# Task directions:
Answer these questions from the statement below, in which Gaskell responds to Brantley:
1. Besides 'Voice of Scorn' and the internet, where were Brantley's statements put out?
2. What does Brantley claim the NRP should have done with the case?
3. What does Brantley say the NRP does for big supporters?

Gaskell responds to Brantley’s statements

By: James Milnes Gaskell

    I have to answer those twisted distorted, defamatory statements, put out about me and the NRP on Brantley’s ‘Voice of Scorn’, on the internet and in The Observer. He concocts a case falsely to claim that the NRP colluded with me or my lawyers to pay me a large sum of money for an interest in land which had not been adjudicated upon. He claims that the NRP should have fought the case in court. He says “but the matter never went to court, and in light of the relationship that we know exists between Mr. Gaskell and the government, that he has been in the press supporting the NRP, you have to ask why it is that the NRP did not defend this case and get an adjudication from the court. You know what this thing says…” Brantley talks about the size of the settlement and says “you do big things for big supporters, that’s the way the NRP does this”.

# Provided information:
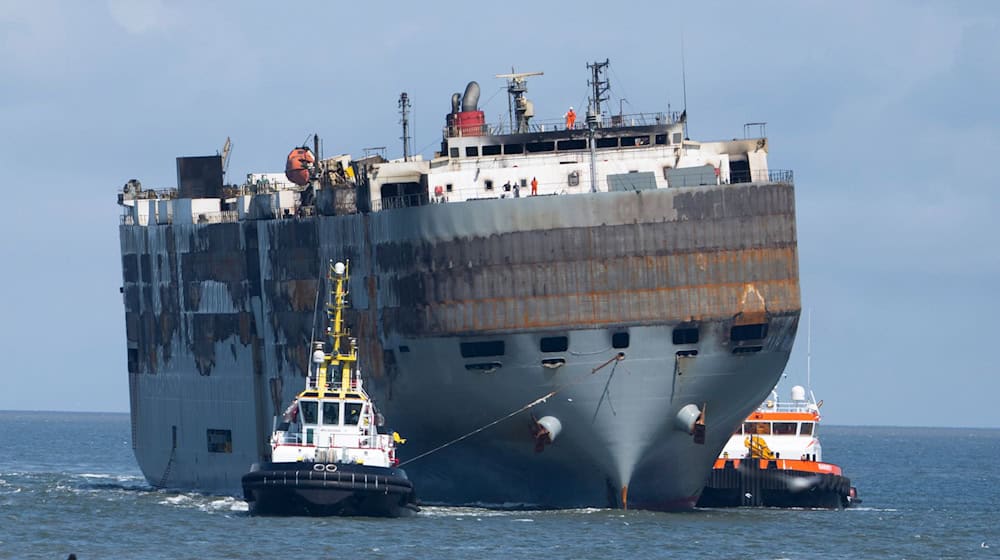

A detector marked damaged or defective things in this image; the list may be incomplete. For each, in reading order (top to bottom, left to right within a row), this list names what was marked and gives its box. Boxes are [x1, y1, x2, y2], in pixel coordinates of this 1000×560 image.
--
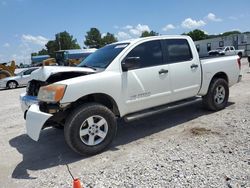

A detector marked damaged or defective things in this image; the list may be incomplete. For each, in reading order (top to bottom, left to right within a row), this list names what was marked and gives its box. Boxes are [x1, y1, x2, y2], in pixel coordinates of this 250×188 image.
==
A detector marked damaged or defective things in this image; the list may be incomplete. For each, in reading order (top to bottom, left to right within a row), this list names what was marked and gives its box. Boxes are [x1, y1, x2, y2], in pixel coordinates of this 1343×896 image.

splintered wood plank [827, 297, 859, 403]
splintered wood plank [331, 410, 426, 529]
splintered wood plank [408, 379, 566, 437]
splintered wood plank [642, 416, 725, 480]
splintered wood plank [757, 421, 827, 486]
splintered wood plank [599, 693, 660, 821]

# Reply to the exercise:
1. The Observer.
2. Fought the case in court.
3. Big things.